▸ **Information provided**
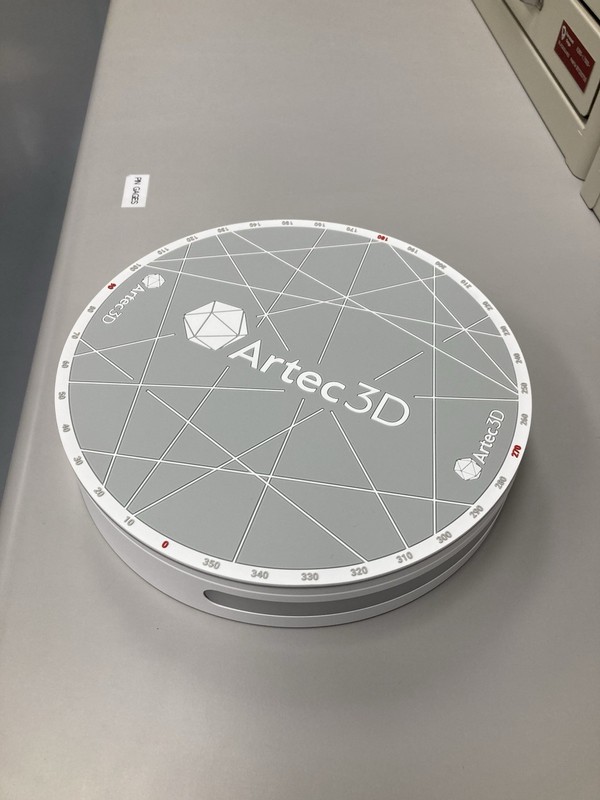 Artec Space Spider 3D Scanner, Professional Grade Accuracy w/ Turn Table gallery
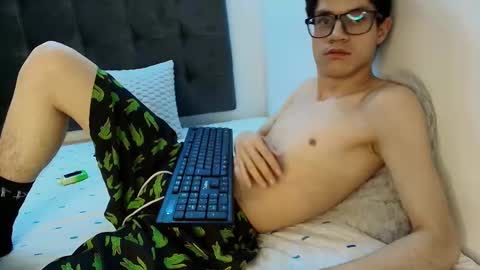  W O L F  online show from 02.21.25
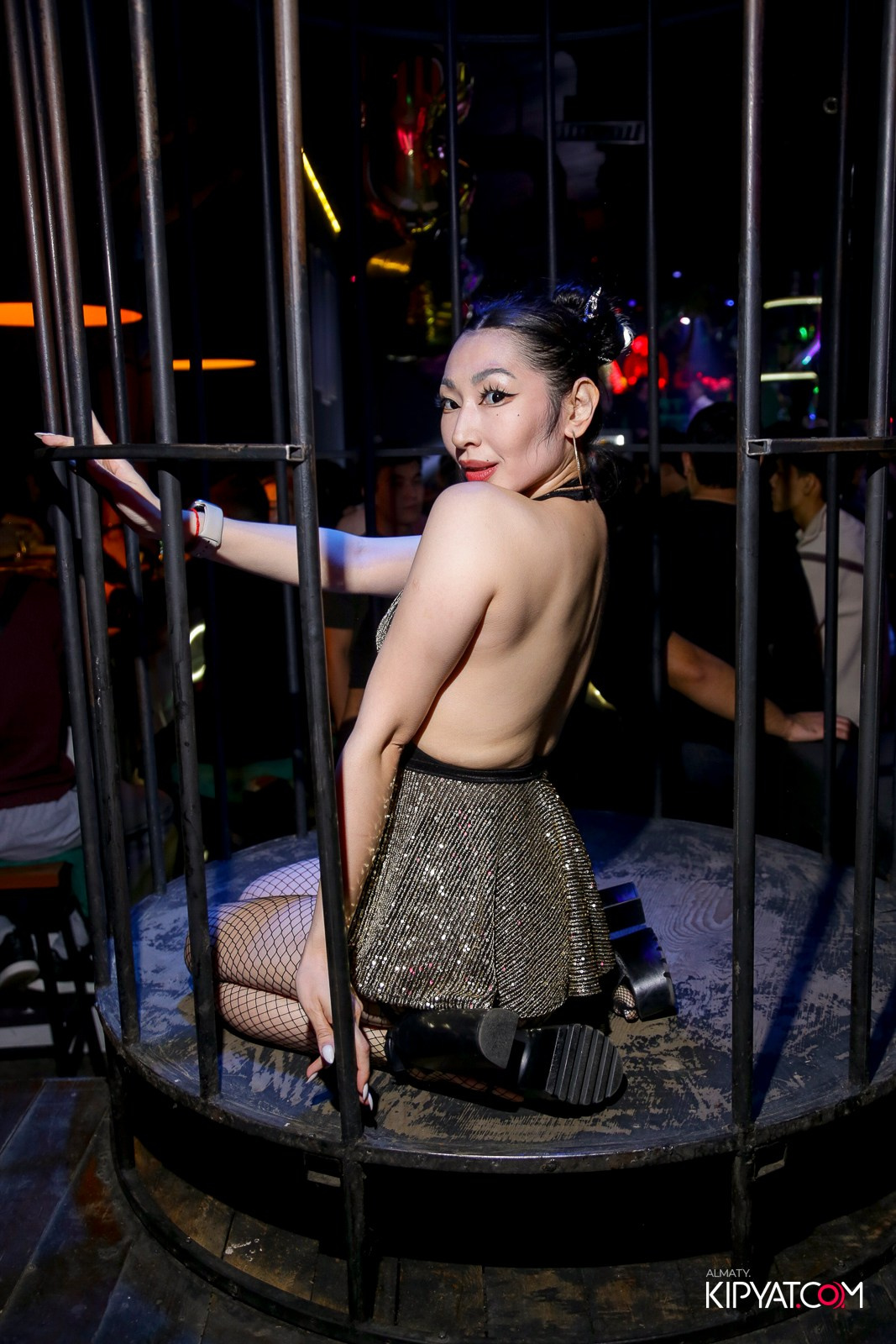 UYAT EMES BAR. КИПЯТКОМ АЛМАТЫ!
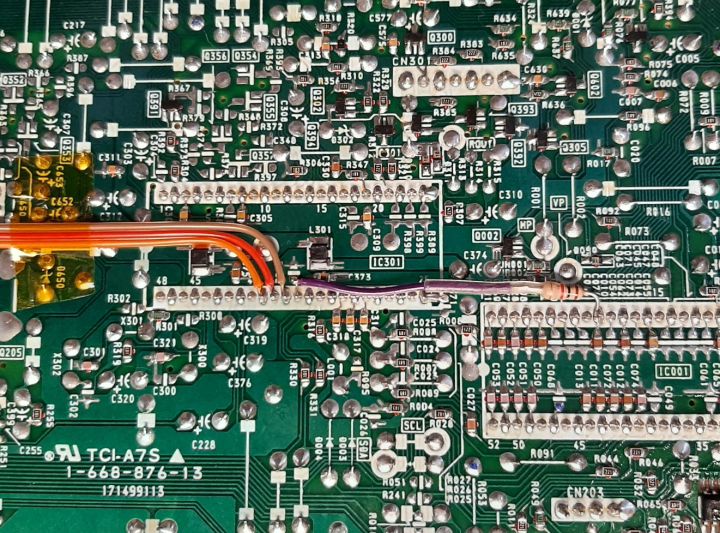 KV-20M40%20PCB%204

▸ **What you have to do**
Pictures are not part of the copy; retype all the other material exactly.

▸ **Task answer**
 Artec Space Spider 3D Scanner, Professional Grade Accuracy w/ Turn Table gallery
  W O L F  online show from 02.21.25
 UYAT EMES BAR. КИПЯТКОМ АЛМАТЫ!
 KV-20M40%20PCB%204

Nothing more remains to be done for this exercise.